## SET PROBLEM
Drop the images; return everything else in the listing below exactly.

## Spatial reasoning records
▬▬▬▬▬▬
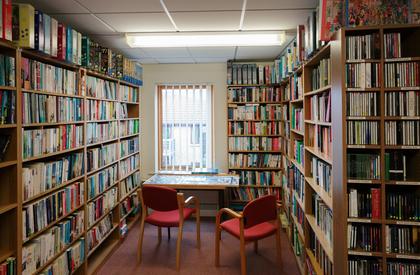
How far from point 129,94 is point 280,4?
2713mm

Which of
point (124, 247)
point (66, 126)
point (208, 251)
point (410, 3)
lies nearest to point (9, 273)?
point (66, 126)

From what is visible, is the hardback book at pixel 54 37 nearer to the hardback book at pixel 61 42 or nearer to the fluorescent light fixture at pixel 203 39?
the hardback book at pixel 61 42

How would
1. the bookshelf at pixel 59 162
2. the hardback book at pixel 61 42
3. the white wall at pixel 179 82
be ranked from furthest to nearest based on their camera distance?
1. the white wall at pixel 179 82
2. the hardback book at pixel 61 42
3. the bookshelf at pixel 59 162

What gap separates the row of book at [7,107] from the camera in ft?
6.21

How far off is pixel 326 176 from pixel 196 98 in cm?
303

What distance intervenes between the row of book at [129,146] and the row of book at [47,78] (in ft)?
4.54

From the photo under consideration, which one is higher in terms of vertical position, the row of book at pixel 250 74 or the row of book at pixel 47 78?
the row of book at pixel 250 74

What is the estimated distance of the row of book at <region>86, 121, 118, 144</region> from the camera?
319 centimetres

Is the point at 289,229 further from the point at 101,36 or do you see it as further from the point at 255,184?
the point at 101,36

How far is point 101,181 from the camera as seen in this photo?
11.4 ft

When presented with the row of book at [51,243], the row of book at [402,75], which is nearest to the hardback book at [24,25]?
the row of book at [51,243]

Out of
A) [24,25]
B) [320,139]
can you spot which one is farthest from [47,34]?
[320,139]

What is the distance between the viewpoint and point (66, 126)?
8.89 feet

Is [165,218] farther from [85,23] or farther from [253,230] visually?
[85,23]
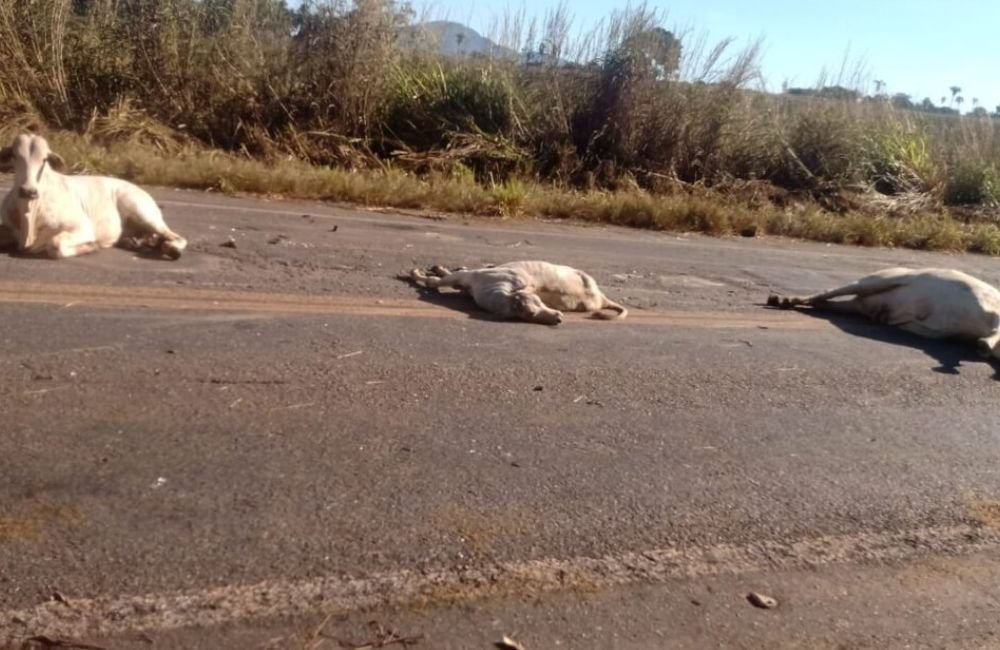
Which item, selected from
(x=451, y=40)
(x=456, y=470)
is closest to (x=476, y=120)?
(x=451, y=40)

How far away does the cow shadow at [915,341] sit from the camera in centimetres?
965

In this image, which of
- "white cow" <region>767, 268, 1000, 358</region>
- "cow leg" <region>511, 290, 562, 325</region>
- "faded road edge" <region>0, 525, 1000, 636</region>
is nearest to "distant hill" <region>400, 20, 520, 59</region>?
"white cow" <region>767, 268, 1000, 358</region>

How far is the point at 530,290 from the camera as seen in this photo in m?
9.26

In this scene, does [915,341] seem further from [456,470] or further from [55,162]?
[55,162]

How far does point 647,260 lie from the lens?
42.9ft

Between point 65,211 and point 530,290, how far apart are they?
3.66m


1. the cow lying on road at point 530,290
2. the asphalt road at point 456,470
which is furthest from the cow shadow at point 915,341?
the cow lying on road at point 530,290

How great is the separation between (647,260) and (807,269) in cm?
240

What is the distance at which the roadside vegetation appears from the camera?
1814 cm

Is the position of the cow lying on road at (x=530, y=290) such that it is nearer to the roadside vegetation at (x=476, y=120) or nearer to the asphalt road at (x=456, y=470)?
the asphalt road at (x=456, y=470)

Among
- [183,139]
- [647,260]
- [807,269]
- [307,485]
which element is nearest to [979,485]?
[307,485]

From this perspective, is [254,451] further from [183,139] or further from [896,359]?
[183,139]

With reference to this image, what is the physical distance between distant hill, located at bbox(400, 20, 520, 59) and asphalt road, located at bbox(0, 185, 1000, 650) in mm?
11990

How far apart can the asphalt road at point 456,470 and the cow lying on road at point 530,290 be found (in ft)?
0.57
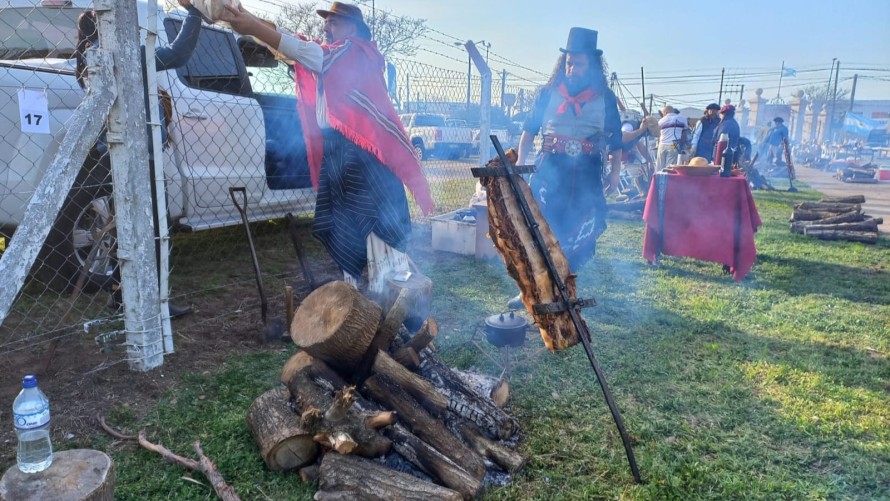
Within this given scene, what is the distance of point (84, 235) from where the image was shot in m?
3.97

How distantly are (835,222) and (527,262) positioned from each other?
7.59 m

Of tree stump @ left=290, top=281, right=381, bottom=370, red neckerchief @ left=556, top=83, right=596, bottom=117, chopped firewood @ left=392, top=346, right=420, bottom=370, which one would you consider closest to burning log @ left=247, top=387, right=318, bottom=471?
tree stump @ left=290, top=281, right=381, bottom=370

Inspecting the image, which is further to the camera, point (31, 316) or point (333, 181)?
▬▬▬▬▬▬
## WRITTEN ANSWER
How far from point 129,94 is point 280,4?
2713mm

Which of
point (124, 247)
point (66, 126)
point (208, 251)
point (410, 3)
lies nearest to point (9, 273)?
point (66, 126)

From what is visible, is the hardback book at pixel 54 37 nearer to the hardback book at pixel 61 42 or nearer to the fluorescent light fixture at pixel 203 39?
the hardback book at pixel 61 42

How would
1. the bookshelf at pixel 59 162
2. the hardback book at pixel 61 42
3. the white wall at pixel 179 82
be ranked from furthest to nearest based on their camera distance?
1. the white wall at pixel 179 82
2. the hardback book at pixel 61 42
3. the bookshelf at pixel 59 162

What gap separates the row of book at [7,107] from the camera in ft?
6.21

How far off is pixel 326 176 from pixel 196 98 in cm?
303

What distance intervenes between the row of book at [129,146] and the row of book at [47,78] (in ft)?
4.54

From the photo under consideration, which one is higher in terms of vertical position, the row of book at pixel 250 74 or the row of book at pixel 47 78?
the row of book at pixel 250 74

What is the estimated distance of the row of book at <region>86, 121, 118, 144</region> from the camera?
319 centimetres

Is the point at 289,229 further from the point at 101,36 or do you see it as further from the point at 255,184?
the point at 101,36

How far is point 101,181 from the camera as seen in this photo?
11.4 ft

When presented with the row of book at [51,243], the row of book at [402,75], which is nearest to the hardback book at [24,25]?
the row of book at [51,243]

Out of
A) [24,25]
B) [320,139]
can you spot which one is farthest from [47,34]?
[320,139]

What is the distance between the viewpoint and point (66, 126)?
8.89 feet

Is [165,218] farther from [85,23] or farther from [253,230] visually?
[85,23]
Which item, selected from
(x=451, y=40)
(x=456, y=470)
is closest to (x=476, y=120)?
(x=451, y=40)

How far away does the cow shadow at [915,341] sit from the camera in centimetres?
965

In this image, which of
- "white cow" <region>767, 268, 1000, 358</region>
- "cow leg" <region>511, 290, 562, 325</region>
- "faded road edge" <region>0, 525, 1000, 636</region>
is nearest to "distant hill" <region>400, 20, 520, 59</region>?
"white cow" <region>767, 268, 1000, 358</region>

How far is the point at 530,290 from the camera as seen in this photo in m?
9.26

In this scene, does [915,341] seem further from [456,470] or further from [55,162]?
[55,162]

How far does point 647,260 lie from the lens?
42.9ft

Between point 65,211 and point 530,290, how far apart are they?
3.66m


1. the cow lying on road at point 530,290
2. the asphalt road at point 456,470
which is furthest from the cow shadow at point 915,341?
the cow lying on road at point 530,290

How great is the separation between (647,260) and (807,269) in cm?
240

What is the distance at which the roadside vegetation appears from the camera?
1814 cm

Is the position of the cow lying on road at (x=530, y=290) such that it is nearer to the roadside vegetation at (x=476, y=120) or nearer to the asphalt road at (x=456, y=470)?
the asphalt road at (x=456, y=470)

Among
- [183,139]
- [647,260]
- [807,269]
- [307,485]
which element is nearest to [979,485]?
[307,485]

From this perspective, is [254,451] further from [183,139] or further from [896,359]?
[183,139]

With reference to this image, what is the physical distance between distant hill, located at bbox(400, 20, 520, 59) and asphalt road, located at bbox(0, 185, 1000, 650) in mm?
11990

How far apart can the asphalt road at point 456,470 and the cow lying on road at point 530,290 be found (in ft)?
0.57
Within this given scene, what is the distance of point (84, 235) from where the image was shot in m?
3.97

How distantly are (835,222) and (527,262) positioned from each other?
7.59 m

Of tree stump @ left=290, top=281, right=381, bottom=370, red neckerchief @ left=556, top=83, right=596, bottom=117, chopped firewood @ left=392, top=346, right=420, bottom=370, which one would you consider closest to burning log @ left=247, top=387, right=318, bottom=471?
tree stump @ left=290, top=281, right=381, bottom=370

Inspecting the image, which is further to the camera, point (31, 316) or point (333, 181)?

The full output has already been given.